Aufgabenstellung —
Wie lautet im Text zum HTA-Bericht die Stelle von „Methodik des HTA-Berichts“ bis „18 Jahren eingeschlossen.“? Geben Sie sie wortgetreu wieder.

Text —
------------------------------
Methodik des HTA-Berichts
Eine Expertengruppe der Donau-Universität Krems untersuchte 13 systematische Übersichtsarbeiten mit Daten aus 150 Primärstudien. Darin waren Kinder und Jugendliche im Alter von 4 bis 18 Jahren eingeschlossen.
Verglichen wurden die genannten psychotherapeutischen Behandlungsformen mit inaktiven Kontrollen (Warteliste, psychologisches Placebo), einer Antidepressiva-Therapie allein oder der Kombination mit einer solchen. Es sollten die Auswirkungen einer Psychotherapie auf patientenrelevante Endpunkte wie Veränderungen depressiver Symptome, das Suizidrisiko und die gesundheitsbezogene Lebensqualität untersucht werden. Systemische Therapien wurden von der Untersuchung ausgeschlossen.
Ergebnisse
Sowohl die Daten zu kognitive Verhaltenstherapie als auch interpersonelle Psychotherapie zeigten eine Linderung depressiver Symptome bei Kindern und Jugendlichen. Zudem gab es für die interpersonelle Psychotherapie einen Hinweis, dass diese eine Bewältigung von Familie, Schule und soziale Aktivitäten erleichtert.
Der Vergleich mit der alleinigen Verordnung von Antidepressiva zeigte für kognitive Verhaltens- sowie interpersonelle Psychotherapie keine Hinweise auf eine bessere oder schlechtere Wirksamkeit. Studien zur kognitiven Verhaltenstherapie deuten darauf hin, dass diese als Add-on-Therapie zur Einnahme von Antidepressiva vorteilhaft sein kann. Studien zu interpersoneller Psychotherapie in Kombination mit Antidepressiva konnten nicht gefunden werden.
Die Datenlage zu psychodynamischer Psychotherapie war insgesamt sehr gering. Es wurden Netzwerkmetaanalysen betrachtet, die auch Studien einschlossen, bei denen weniger als 80% der Teilnehmenden die Einschlusskriterien des HTA-Berichts erfüllten. Die wenigen Studien zeigten keine Hinweise zu einer Linderung depressiver Symptome bei Kindern und Jugendlichen.
------------------------------
Datensätze —
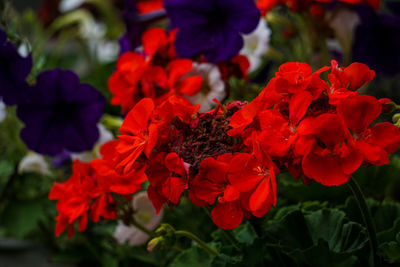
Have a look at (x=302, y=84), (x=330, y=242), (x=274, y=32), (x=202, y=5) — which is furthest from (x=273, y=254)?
(x=274, y=32)

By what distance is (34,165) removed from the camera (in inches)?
24.8

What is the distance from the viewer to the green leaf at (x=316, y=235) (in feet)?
1.03

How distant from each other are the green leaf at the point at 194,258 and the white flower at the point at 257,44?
0.27m

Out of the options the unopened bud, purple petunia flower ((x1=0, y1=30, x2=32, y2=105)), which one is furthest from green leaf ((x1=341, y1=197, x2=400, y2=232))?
purple petunia flower ((x1=0, y1=30, x2=32, y2=105))

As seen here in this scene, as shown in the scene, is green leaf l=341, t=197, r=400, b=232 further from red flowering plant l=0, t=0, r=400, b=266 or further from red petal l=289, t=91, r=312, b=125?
red petal l=289, t=91, r=312, b=125

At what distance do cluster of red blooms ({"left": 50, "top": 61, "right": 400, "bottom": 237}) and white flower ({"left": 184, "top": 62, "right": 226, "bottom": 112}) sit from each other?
15 centimetres

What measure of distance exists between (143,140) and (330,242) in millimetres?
157

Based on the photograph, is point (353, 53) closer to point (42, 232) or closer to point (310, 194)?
point (310, 194)

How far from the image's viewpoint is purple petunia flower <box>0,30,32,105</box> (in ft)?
1.58

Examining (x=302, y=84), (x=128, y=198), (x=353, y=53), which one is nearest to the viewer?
(x=302, y=84)

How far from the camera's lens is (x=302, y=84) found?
0.92 ft

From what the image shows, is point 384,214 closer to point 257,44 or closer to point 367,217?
point 367,217

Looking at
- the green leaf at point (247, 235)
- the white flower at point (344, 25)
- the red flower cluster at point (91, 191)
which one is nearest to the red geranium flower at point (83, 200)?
the red flower cluster at point (91, 191)

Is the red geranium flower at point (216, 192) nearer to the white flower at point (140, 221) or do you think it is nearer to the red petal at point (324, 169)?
the red petal at point (324, 169)
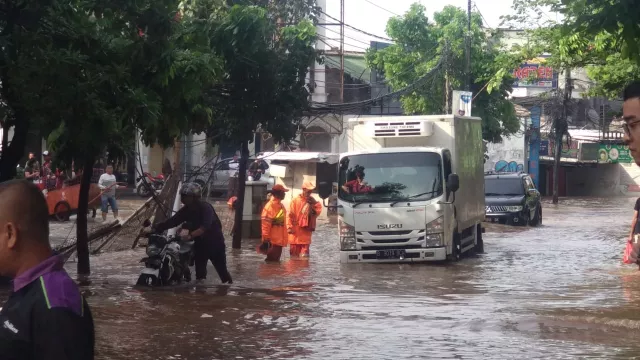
------------------------------
Lösung —
Methodik des HTA-Berichts
Eine Expertengruppe der Donau-Universität Krems untersuchte 13 systematische Übersichtsarbeiten mit Daten aus 150 Primärstudien. Darin waren Kinder und Jugendliche im Alter von 4 bis 18 Jahren eingeschlossen.